Despite Australia seeing barely a fraction of the range of sake available in Japan it’s funny how some people are so quick to already look for something new, different or off the wall. When talking to folks interested in sake I’m coming across more and more people who want to know about barrel-aged sake, long-term aged sake, sake made with ridiculously low seimaibuai, wild yeast strains and also unusual rice varieties. Which brings us to Ine Mankai’s Red Rice Sake.
Relatively speaking, this sake seems to garner quite a bit of attention. So what’s it all about? You may remember we actually looked at Hitachino Nest’s Red Rice Ale, a beer made with an addition of a particular rice with a red/purplish hue. Well, this is pretty much a sake version. Although red rice sake is certainly rare it is not new. Red Sake or Akazake (or sometimes Akaisake) has traditionally been made in a number of ways.
1. Probably the most famous style is that which originated in Kumamoto prefecture where the sake was made in the usual way with ash added to the sake mash traditionally to prevent spoiling but also adding a reddish tint to the sake.
2. Another type, popular in Niigata is made using a type of koji that has a natural red pigment.
3. Finally, there is the method of using actual red rice, usually in conjunction with regular sake rice. Often differentiated by being referred to as red rice sake instead of red sake. Makes sense huh?

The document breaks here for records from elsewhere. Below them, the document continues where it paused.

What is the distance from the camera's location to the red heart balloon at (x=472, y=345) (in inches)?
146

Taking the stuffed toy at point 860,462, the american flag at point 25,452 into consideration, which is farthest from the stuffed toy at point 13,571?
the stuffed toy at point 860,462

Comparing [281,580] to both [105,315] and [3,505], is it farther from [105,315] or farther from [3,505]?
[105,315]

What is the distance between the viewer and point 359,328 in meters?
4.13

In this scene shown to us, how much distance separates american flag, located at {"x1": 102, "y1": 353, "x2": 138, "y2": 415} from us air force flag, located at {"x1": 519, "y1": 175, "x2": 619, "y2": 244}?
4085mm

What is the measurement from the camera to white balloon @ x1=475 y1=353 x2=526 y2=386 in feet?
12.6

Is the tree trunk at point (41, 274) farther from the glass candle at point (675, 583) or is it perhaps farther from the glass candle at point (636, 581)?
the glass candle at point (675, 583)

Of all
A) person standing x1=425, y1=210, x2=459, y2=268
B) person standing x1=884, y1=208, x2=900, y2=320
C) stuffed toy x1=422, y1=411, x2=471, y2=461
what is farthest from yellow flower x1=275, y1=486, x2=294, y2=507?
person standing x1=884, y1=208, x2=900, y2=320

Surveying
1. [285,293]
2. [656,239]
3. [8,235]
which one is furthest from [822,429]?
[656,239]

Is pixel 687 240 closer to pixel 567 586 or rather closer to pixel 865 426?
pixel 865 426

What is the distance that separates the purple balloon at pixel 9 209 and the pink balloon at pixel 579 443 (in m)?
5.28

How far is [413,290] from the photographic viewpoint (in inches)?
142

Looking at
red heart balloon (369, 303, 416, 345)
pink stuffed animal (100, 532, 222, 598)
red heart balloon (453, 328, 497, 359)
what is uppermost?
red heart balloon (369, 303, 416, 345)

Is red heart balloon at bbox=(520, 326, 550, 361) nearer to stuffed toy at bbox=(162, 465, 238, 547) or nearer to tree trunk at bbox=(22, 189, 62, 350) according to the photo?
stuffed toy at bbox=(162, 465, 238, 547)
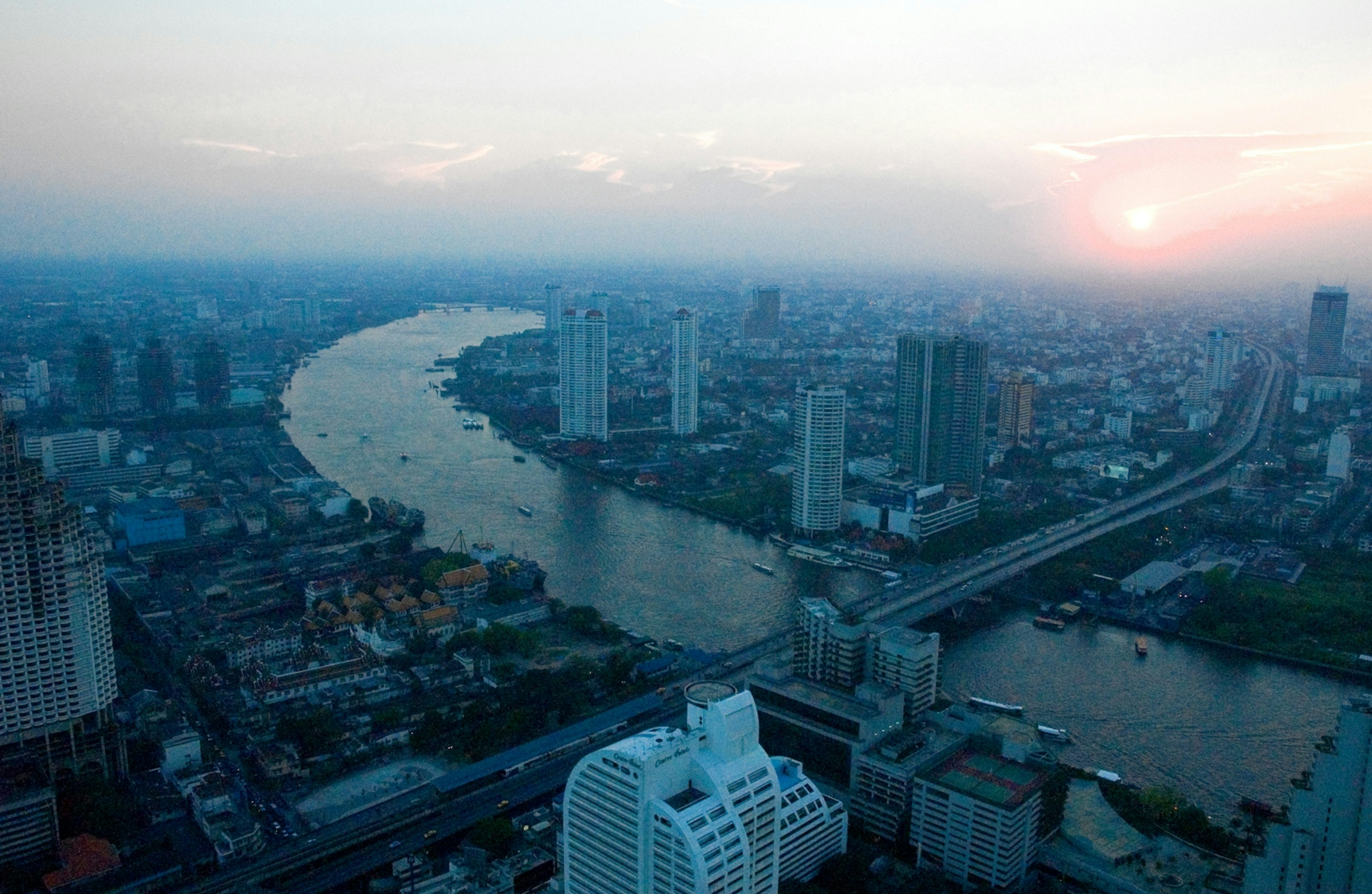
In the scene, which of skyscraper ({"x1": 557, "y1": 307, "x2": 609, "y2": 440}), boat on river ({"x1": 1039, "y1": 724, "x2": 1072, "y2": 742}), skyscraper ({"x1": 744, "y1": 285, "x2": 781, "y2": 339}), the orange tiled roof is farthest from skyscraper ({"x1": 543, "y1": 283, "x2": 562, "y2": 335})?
the orange tiled roof

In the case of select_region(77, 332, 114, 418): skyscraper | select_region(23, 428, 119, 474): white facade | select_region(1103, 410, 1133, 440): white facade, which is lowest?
select_region(1103, 410, 1133, 440): white facade

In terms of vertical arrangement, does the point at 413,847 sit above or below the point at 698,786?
below

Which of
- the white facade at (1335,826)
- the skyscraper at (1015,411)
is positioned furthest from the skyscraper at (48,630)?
the skyscraper at (1015,411)

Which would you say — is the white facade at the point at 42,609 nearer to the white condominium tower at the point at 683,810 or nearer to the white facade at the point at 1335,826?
the white condominium tower at the point at 683,810

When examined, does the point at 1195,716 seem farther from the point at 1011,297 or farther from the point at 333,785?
the point at 1011,297

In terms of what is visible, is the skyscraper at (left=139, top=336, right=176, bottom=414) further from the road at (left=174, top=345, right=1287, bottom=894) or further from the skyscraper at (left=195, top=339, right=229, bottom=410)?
the road at (left=174, top=345, right=1287, bottom=894)

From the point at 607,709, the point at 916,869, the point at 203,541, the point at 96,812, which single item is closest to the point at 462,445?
the point at 203,541

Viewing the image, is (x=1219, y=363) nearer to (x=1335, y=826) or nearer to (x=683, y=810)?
(x=1335, y=826)
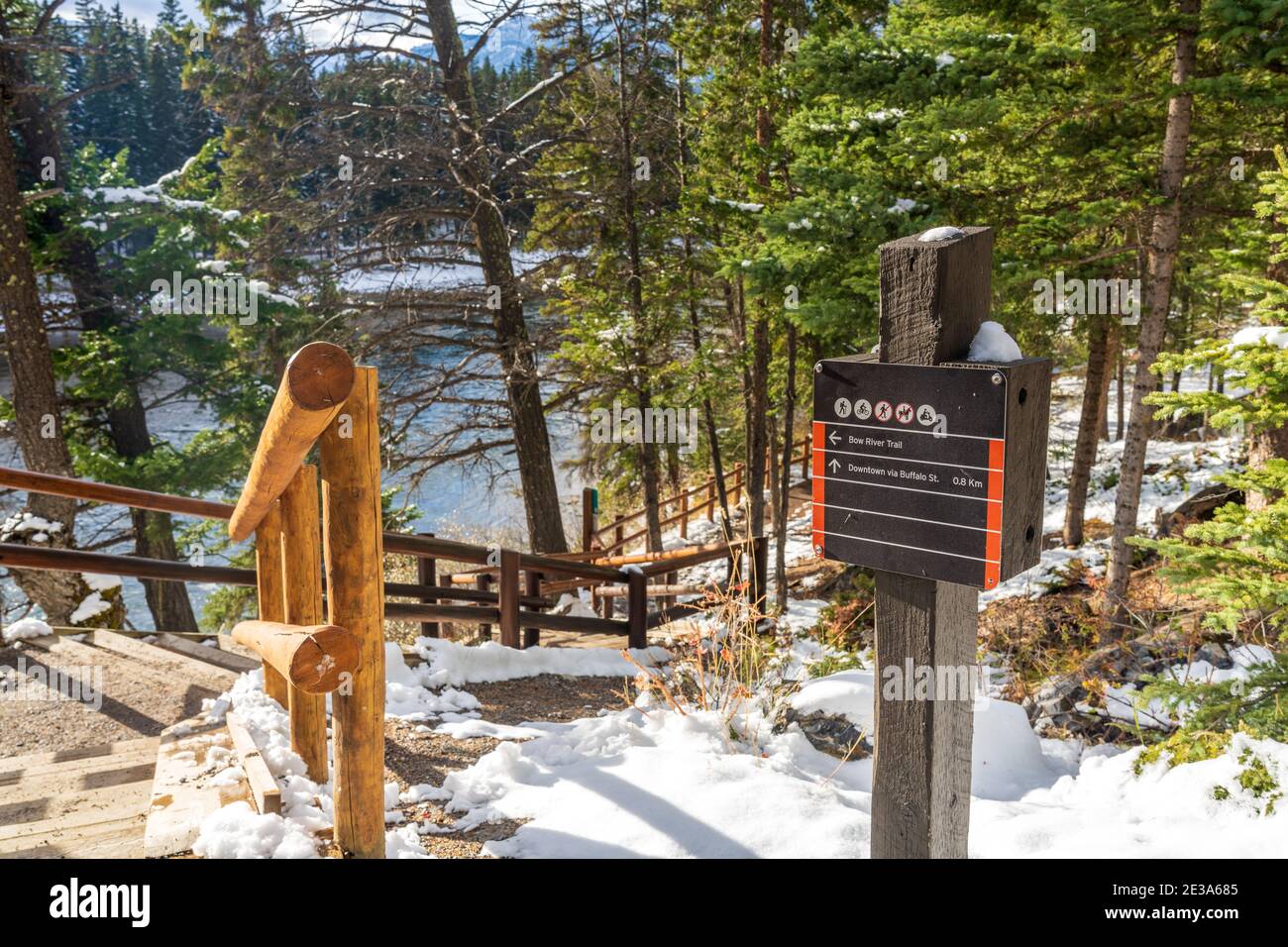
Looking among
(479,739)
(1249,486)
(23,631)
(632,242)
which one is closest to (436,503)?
(632,242)

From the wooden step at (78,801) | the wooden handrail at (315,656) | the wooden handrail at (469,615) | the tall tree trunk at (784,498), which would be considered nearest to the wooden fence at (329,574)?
the wooden handrail at (315,656)

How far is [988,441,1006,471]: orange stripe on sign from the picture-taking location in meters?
2.22

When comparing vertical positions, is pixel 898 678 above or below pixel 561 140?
below

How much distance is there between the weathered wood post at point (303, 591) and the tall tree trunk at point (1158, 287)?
19.3ft

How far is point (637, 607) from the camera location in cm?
774

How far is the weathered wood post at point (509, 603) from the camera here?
6.38 metres

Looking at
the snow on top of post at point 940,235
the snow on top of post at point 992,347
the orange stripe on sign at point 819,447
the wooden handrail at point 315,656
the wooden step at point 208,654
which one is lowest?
the wooden step at point 208,654

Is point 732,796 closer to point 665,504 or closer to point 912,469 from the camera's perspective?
point 912,469

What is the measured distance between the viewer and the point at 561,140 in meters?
11.9

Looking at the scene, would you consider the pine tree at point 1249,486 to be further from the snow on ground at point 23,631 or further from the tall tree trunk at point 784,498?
the tall tree trunk at point 784,498

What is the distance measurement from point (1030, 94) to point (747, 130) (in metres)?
6.32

Ine Mankai is made by Mukai Shuzo in Kyoto. With a rich history dating back to 1754, Mukai Shuzo also boasts the honour of having one of Japan’s first female toji Kuniko, daughter of the brewery owner who stepped up to take over brewing duties. One interesting thing about this sake for me is that it really cries out for food. Sure you could drink it on it’s own but the flavour profile lends itself to food matching. And this is where it’s popularity seems to stem from with restaurants picking up on it’s ability to be a sake that goes with dishes perhaps not normally associated with sake or Japanese cuisine.
Yeah, yeah so what does it taste like?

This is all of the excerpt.